Text to read:
<<<<
Brazilian president needs to get friendlier with financiers to push her agenda forward

Carla Jiménez
A poster by Cela Luz showing presidential hopefuls Dilma Rousseff and Marina Silva.
A poster by Cela Luz showing presidential hopefuls Dilma Rousseff and Marina Silva.Silvia Izquierdo (AP)

If President Dilma Rousseff wins Brazil’s elections next month, she will face the double challenge of implementing the changes expected by 80 percent of voters while also meeting the expectations of the financial markets.

On Monday, the stock exchange sent the Workers’ Party (PT) candidate a tough message in the form of a drop of nearly five percent from Friday’s closing value. Shares in state oil company Petrobras fell 11 percent, while the dollar gained 1.53 percent against the real, reaching December 2008 levels.

The erratic behavior was reminiscent of the pre-election period in 2002, when Lula da Silva – then an unknown candidate for the PT – was leading the opinion polls and the stock market was fluctuating wildly.

Although a few main indicators are doing better today than they were 12 years ago, the scenario for a second Rousseff administration is much tougher than it was back then, says economist Zeina Latif.

“That year, there was a fear of what was coming. Now it’s a different story, since the government’s credibility has been seriously undermined,” says Latif.
>>>>
Problem statement: In the article on Brazil's election and the financial markets, why does economist Zeina Latif see a second Rousseff administration facing a tougher scenario than the one in 2002? Answer in one to three sentences. The rows that follow come from a different source and have no connection to the article on Brazil's election and the financial markets.

Provided data:
<<<<
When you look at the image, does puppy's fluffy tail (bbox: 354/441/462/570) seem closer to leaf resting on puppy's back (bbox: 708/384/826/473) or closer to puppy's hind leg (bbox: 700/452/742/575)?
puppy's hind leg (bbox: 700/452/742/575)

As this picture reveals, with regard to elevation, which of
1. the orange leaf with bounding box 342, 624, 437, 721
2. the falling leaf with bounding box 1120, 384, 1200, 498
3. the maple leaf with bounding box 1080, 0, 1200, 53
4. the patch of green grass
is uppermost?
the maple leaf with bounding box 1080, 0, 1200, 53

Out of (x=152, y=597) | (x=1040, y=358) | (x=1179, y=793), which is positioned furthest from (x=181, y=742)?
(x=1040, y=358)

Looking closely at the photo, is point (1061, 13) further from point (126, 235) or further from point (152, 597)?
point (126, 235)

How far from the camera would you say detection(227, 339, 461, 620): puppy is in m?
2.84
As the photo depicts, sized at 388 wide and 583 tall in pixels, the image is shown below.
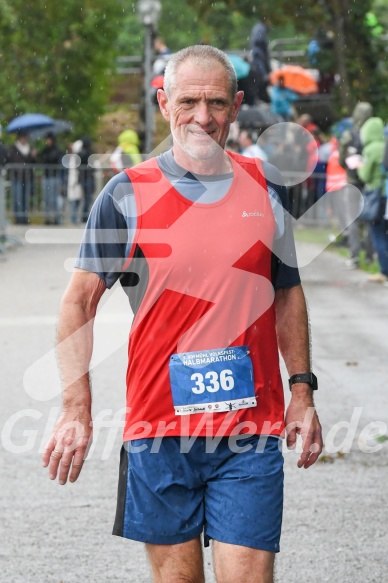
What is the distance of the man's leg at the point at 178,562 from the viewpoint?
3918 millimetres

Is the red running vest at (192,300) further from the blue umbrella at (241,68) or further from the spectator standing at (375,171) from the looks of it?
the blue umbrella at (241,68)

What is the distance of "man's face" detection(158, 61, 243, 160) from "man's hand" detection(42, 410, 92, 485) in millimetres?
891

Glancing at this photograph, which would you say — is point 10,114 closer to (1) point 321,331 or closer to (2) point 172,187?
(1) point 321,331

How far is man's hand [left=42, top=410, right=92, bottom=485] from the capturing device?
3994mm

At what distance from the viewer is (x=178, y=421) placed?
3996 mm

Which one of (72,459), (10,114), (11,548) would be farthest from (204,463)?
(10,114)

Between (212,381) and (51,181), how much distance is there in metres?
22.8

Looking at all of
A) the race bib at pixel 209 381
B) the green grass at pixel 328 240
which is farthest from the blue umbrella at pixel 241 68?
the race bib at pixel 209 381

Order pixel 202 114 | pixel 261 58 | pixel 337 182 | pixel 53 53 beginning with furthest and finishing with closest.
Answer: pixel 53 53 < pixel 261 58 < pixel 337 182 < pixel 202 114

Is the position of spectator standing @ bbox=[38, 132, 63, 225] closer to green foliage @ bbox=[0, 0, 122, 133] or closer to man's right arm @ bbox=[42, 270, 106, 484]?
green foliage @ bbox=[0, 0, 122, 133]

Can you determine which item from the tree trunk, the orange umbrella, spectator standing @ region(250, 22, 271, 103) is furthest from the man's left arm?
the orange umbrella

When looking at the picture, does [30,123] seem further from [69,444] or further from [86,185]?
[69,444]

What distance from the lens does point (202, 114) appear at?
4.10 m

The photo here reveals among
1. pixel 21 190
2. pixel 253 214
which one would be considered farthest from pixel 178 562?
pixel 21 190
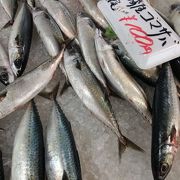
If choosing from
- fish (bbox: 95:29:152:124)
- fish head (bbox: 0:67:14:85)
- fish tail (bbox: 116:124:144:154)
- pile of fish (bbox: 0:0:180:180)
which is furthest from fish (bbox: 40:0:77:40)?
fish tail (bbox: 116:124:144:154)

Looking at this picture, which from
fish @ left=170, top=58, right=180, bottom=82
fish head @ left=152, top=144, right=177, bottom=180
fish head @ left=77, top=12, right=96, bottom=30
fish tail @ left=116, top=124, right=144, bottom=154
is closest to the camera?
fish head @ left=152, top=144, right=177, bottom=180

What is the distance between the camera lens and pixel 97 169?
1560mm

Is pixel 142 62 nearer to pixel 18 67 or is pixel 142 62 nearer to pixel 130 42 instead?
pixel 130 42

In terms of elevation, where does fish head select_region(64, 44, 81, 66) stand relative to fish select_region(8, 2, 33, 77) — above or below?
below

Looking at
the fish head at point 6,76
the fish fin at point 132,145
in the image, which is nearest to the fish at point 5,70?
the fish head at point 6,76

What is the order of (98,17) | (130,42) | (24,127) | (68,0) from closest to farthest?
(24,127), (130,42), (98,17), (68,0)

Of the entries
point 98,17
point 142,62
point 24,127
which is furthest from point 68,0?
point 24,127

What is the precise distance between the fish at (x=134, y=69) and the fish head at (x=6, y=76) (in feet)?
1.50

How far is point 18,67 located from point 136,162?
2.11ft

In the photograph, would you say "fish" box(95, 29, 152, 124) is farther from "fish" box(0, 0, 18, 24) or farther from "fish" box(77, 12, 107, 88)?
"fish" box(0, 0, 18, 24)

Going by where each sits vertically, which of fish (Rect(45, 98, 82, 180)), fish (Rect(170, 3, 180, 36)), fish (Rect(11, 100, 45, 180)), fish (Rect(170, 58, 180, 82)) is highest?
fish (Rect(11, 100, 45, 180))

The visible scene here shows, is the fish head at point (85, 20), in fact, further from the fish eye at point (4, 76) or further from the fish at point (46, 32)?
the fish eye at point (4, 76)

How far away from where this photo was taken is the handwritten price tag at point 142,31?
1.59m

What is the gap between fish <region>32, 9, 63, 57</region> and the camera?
>>>>
<<<<
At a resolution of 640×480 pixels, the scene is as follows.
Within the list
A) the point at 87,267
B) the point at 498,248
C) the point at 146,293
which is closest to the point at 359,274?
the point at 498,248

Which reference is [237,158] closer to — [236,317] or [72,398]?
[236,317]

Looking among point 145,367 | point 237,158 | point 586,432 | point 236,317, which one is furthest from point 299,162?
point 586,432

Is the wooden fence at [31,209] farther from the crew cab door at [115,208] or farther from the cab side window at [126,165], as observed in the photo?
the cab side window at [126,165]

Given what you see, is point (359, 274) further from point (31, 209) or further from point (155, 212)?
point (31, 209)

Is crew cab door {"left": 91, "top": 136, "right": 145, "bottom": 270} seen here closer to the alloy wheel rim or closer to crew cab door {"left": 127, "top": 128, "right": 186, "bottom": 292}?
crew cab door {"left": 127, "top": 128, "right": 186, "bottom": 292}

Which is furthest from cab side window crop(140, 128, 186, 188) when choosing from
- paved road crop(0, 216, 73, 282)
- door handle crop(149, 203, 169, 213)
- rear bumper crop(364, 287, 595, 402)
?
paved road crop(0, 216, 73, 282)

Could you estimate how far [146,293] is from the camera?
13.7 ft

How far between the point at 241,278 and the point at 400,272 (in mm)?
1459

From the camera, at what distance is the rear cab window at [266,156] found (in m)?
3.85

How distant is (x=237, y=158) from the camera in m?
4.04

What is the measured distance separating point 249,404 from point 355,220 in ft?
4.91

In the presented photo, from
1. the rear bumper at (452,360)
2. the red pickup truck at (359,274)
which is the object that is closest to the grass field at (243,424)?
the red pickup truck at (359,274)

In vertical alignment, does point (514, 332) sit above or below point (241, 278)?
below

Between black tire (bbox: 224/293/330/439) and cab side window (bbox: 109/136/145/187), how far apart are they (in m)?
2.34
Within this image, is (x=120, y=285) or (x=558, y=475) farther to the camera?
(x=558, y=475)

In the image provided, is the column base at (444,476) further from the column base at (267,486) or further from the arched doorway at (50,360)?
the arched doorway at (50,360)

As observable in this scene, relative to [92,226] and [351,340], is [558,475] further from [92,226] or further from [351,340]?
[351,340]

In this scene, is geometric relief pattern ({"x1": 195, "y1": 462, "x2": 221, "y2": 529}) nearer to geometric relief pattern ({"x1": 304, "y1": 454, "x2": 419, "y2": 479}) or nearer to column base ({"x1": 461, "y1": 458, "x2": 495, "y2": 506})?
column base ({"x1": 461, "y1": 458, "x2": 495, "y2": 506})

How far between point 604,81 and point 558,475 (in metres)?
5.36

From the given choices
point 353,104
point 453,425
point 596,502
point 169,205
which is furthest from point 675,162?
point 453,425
>>>>
<<<<
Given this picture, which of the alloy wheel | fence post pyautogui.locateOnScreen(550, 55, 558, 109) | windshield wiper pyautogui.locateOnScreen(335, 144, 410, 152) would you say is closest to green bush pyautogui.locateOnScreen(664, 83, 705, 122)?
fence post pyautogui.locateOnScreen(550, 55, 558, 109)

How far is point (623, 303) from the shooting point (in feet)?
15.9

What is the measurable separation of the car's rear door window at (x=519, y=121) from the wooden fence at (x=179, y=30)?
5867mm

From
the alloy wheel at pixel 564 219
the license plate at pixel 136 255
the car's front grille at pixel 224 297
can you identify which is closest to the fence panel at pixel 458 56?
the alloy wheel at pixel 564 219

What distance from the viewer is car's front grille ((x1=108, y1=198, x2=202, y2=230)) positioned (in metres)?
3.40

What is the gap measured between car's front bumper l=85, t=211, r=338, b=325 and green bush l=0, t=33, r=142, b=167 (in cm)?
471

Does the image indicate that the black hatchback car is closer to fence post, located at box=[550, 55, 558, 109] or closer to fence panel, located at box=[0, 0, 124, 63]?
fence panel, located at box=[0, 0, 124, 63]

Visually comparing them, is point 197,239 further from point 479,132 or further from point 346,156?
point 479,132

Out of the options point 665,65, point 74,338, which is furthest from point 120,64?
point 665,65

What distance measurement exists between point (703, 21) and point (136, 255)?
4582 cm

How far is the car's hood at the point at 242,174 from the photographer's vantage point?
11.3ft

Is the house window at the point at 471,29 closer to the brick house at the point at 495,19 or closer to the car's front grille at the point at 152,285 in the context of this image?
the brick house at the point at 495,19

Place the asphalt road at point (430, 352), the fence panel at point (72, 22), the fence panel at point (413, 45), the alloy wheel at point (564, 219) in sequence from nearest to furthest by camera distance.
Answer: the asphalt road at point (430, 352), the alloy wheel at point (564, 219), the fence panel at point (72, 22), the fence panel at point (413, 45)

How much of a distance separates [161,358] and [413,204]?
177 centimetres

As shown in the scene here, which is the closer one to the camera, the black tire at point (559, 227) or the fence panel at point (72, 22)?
>>>>
Output for this task: In 2002 the market turmoil came from fear of what was coming, since Lula da Silva was then an unknown candidate. Now, Latif says, the situation is different because the government's credibility has been seriously undermined.